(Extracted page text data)
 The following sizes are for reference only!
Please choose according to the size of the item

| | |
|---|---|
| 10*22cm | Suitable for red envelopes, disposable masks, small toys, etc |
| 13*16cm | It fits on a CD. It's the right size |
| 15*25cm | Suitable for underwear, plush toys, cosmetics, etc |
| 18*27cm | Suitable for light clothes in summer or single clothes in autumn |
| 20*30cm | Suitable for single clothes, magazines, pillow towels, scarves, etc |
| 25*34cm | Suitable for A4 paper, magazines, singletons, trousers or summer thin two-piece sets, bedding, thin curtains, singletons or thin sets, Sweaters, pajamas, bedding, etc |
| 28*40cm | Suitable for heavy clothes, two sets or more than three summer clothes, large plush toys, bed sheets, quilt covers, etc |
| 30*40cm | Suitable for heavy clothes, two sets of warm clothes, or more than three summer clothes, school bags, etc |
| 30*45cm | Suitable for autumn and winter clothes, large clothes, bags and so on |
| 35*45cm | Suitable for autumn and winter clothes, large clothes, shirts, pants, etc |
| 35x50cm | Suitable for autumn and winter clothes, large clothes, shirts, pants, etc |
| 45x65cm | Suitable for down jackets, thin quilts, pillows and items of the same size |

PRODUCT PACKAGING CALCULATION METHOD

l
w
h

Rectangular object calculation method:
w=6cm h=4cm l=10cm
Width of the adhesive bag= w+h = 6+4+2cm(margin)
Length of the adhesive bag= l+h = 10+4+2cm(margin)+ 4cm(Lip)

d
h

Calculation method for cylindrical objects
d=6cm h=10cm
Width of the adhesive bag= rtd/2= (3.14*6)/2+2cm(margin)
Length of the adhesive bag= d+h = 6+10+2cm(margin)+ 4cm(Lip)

* [YOUR OBJECTIVE] Write out word for word only the lines from the start of the entries down to the line with "scarves, etc |", please, including both ends.

* [RESPONSE TO THIS TASK]
 The following sizes are for reference only!
Please choose according to the size of the item

| | |
|---|---|
| 10*22cm | Suitable for red envelopes, disposable masks, small toys, etc |
| 13*16cm | It fits on a CD. It's the right size |
| 15*25cm | Suitable for underwear, plush toys, cosmetics, etc |
| 18*27cm | Suitable for light clothes in summer or single clothes in autumn |
| 20*30cm | Suitable for single clothes, magazines, pillow towels, scarves, etc |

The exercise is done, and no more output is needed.